September 16, 1985|RANDY LEWIS | Times Staff Writer

The Barry Manilow of the 1970s was a crooner of the kind of saccharine ballads best played as background music while reading Harlequin romance novels.

But on Friday, in the first of two nights at the Pacific Amphitheatre, melancholy Manilow was upstaged by bouncy Barry, ersatz purveyor of pulsating pop that's better for aerobic dancing than soft lights and romancing.
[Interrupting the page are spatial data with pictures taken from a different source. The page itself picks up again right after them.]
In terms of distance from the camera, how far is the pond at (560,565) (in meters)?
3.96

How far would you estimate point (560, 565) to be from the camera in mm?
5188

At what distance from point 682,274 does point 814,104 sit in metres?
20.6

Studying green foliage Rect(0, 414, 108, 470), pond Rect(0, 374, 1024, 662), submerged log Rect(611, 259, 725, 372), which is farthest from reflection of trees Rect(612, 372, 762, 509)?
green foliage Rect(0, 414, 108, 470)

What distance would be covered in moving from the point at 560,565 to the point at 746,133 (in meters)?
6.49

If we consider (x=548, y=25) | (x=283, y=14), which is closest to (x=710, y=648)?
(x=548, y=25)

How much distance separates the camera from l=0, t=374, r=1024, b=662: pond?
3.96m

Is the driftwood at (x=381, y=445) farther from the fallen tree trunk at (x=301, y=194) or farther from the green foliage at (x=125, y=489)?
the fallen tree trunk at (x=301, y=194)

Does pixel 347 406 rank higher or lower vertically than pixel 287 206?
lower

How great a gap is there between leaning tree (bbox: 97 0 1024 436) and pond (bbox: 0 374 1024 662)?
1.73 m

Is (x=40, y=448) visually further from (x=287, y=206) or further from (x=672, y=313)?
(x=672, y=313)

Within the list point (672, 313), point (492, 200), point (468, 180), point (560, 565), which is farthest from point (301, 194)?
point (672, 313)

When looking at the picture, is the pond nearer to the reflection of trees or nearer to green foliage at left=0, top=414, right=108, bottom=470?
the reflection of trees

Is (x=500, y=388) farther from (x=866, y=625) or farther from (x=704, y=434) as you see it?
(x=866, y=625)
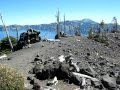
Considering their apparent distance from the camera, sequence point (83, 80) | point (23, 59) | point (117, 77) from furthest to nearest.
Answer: point (23, 59) < point (117, 77) < point (83, 80)

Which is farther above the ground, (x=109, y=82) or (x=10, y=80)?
(x=10, y=80)

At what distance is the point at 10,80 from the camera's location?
18750 millimetres

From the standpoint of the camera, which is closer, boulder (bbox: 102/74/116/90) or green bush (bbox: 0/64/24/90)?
green bush (bbox: 0/64/24/90)

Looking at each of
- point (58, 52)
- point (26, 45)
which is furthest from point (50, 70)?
point (26, 45)

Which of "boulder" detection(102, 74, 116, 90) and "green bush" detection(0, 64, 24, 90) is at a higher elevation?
"green bush" detection(0, 64, 24, 90)

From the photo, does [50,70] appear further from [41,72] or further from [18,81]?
[18,81]

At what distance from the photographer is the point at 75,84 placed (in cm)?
2372

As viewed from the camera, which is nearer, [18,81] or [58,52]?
[18,81]

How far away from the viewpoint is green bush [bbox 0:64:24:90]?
728 inches

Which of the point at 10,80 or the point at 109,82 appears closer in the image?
the point at 10,80

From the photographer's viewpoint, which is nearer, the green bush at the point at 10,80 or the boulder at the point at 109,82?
the green bush at the point at 10,80

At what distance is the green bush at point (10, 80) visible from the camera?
18.5m

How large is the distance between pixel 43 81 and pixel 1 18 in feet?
151

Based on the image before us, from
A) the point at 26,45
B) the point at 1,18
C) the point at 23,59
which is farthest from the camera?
the point at 1,18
Gone were the lush string sections of past tours--they've been replaced by a trio of keyboard players manning no less than 14 synthesizers. Along with the electronics experts were the usual rock band instrumentation (guitar, bass, drums) supplemented by an additional percussionist, a woodwind player and two backup singers. Also remaining as integral parts of the show were Manilow's self-deprecating humor and undeniable charm as a master of ceremonies.

Launching the two-hour show with lights a-flashing and drums a-beating, Manilow swiveled his hips a la Tom Jones, at one point suggestively singing, "This time I'm gonna give you it all." (Please, Barry, there are parents in the audience!)
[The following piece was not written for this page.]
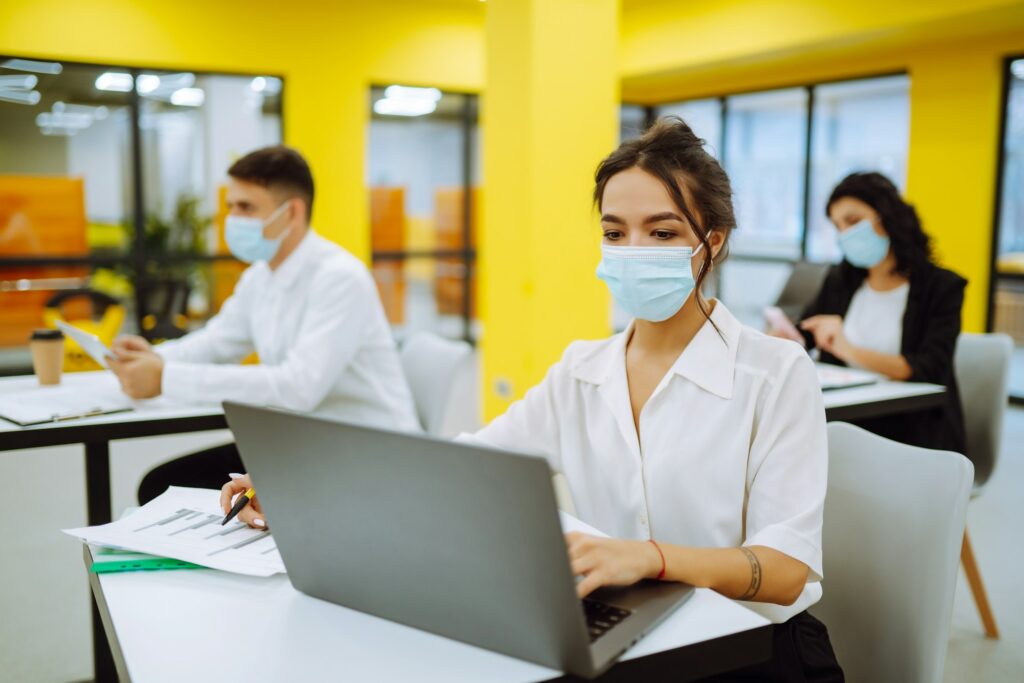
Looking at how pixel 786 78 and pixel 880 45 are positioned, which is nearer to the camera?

In fact, however, he did give it all--or most of it, anyway--to his adoring fans, many of whom demonstrated their unflagging loyalty by bringing flowers and waving large handmade signs with messages like "We Love You Barry."

Along with the newer upbeat tunes and a lengthy segment devoted to songs from his "2:00 A.M. Paradise Cafe" jazz album, Manilow still managed to include a generous dose of his sentimental '70s hits, including "Can't Smile Without You," "I Write the Songs," "Weekend in New England" and others.

The early songs that caused Manilow to be dubbed the "Sultan of Schmaltz" remain as cloying as ever, simple yet masterfully constructed tunes guaranteed to yank on the old heartstrings.

More involving was the "Paradise Cafe" set, during which the lights were dimmed and artificial fog was pumped toward blue spotlights to simulate a smoke-filled nightclub. Accompanied by acoustic bass, guitar and a minimal drum set, Manilow sat at the piano like a world-wearied lounge singer and doled out a handful of the album's somebody-done-somebody-wrong songs.

Minus the jazz all-stars who graced the album--Sarah Vaughan, Mel Torme, Gerry Mulligan--Manilow nevertheless received admirable instrumental and vocal support, particularly from baritone saxophonist Dana Robbins and vocalist Muffy Hendricks.

Preceding the jazz segment, Manilow also unveiled two new songs from the forthcoming TV movie "Copacabana," built around the story line of his 1978 hit. Manilow displayed a few samba and mambo steps on the calypso-flavored tunes, but his modest attempts only made one hungry for the Latin authenticity of a Desi Arnaz.

Manilow's lack of hits in recent years--his last top 10 single was "I Made It Through the Rain" in 1980--showed in the attendance, which on Saturday was about 10,000 in the 18,000-capacity amphitheater. His shows Oct. 3-5 at the smaller Greek Theatre, however, are sold out.